California Porn Stars' Dirty Little Secret

For some porn connoisseurs, the condom kills the money shot.


Nevertheless, the Los Angeles City Council has passed an ordinance that requires adult film stars to use protection while filming. It’s widely believed that Los Angeles (San Fernando Valley) is where 90 percent of adult films are made in the $12 billion a year industry.


The LAPD must enforce the condom act, although the city is scrambling to figure out exactly how to do that, outside of conducting random busts on film sets.

Currently, the porn industry enforces its own safety measure, which is an STD test every 30 days for adult film stars.
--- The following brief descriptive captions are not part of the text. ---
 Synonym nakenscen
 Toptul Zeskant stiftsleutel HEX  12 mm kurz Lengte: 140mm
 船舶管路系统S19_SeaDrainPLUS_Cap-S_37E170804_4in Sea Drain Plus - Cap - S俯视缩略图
However, “testing is not prevention in the same way that a barrier protection is,” said AIDS Healthcare Foundation spokesperson Ged Kenslea.


Kenslea — who wants porn stars to wear condoms while filming — has also accused the industry of not revealing all cases of STDs contracted on the job.
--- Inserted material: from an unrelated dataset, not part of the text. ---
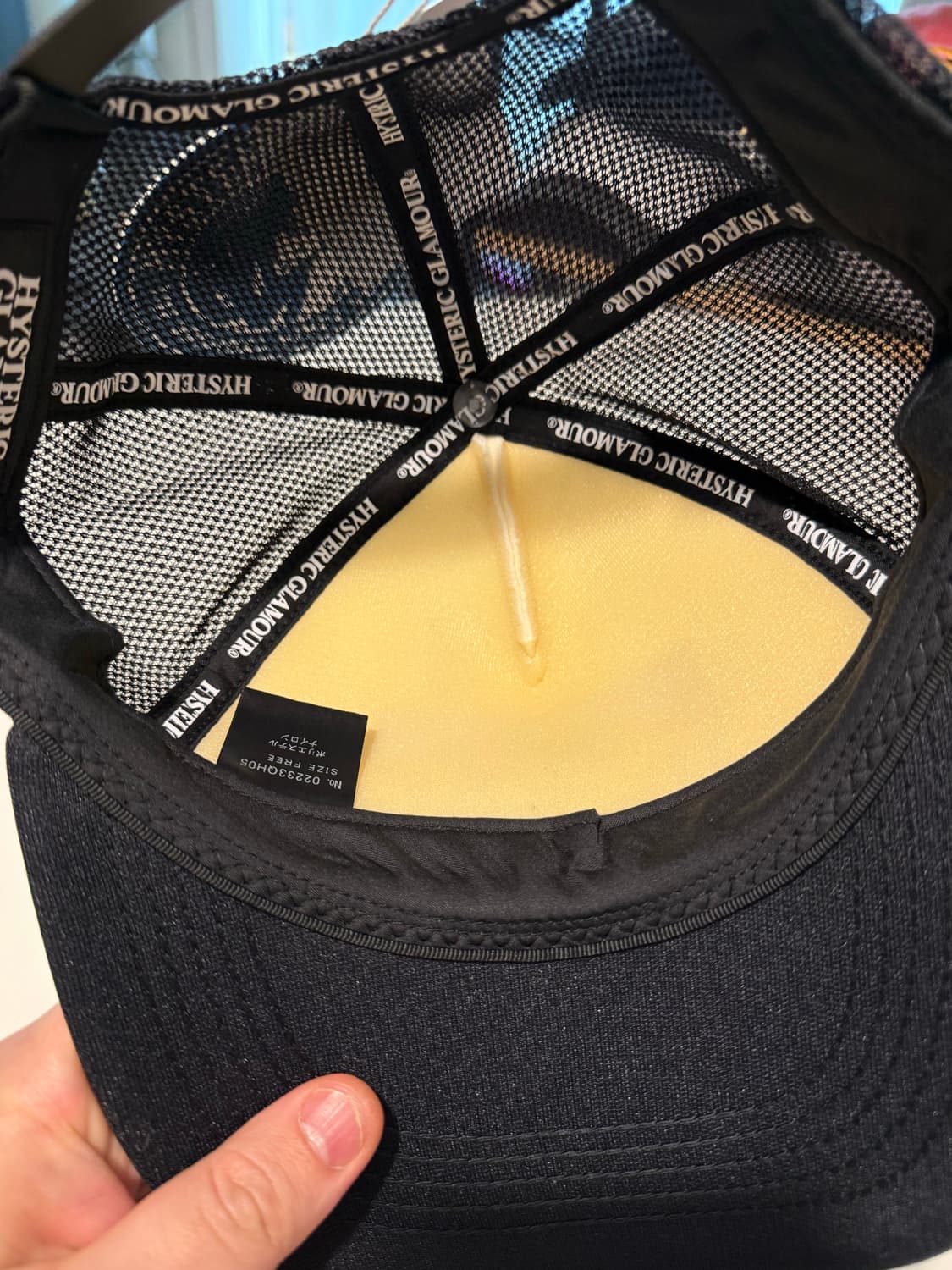 히스테릭 글래머 기타걸 캡 말보루 상품이미지3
Gonorrhea and chlamydia are par for the course in the adult film industry, and a few years ago, an HIV outbreak shut the industry down.

In 2010, Los Angeles County health officials accused the Adult Industry Medical Healthcare Foundation; the agency that tests porn stars for STDs, of stonewalling the investigation of 16 unpublicized HIV infected porn stars.

One female porn actress tested positive for HIV and worked the following day, possibly exposing the other actor and her real-life boyfriend to the disease. Those two men subsequently had sex with a total of six other people; all people involved were tested for HIV and were not infected at that time.

In 2004, the Adult Industry Medical Healthcare Foundation identified a black porn star as HIV-positive because he infected three other actresses before he knew of his status.

Those who worked with the star were placed under quarantine.

Right now, porn’s major players are in Las Vegas for their annual retreat and awards show, the Adult Entertainment Expo. Christian Mann, general manager of Evil Angel Productions, scoffed at the ordinance, because, again, the porn connoisseurs prefer their porn on the raw and risky side.

“You can’t actually compel an industry to create a product that the market doesn’t want,” Mann told reporters.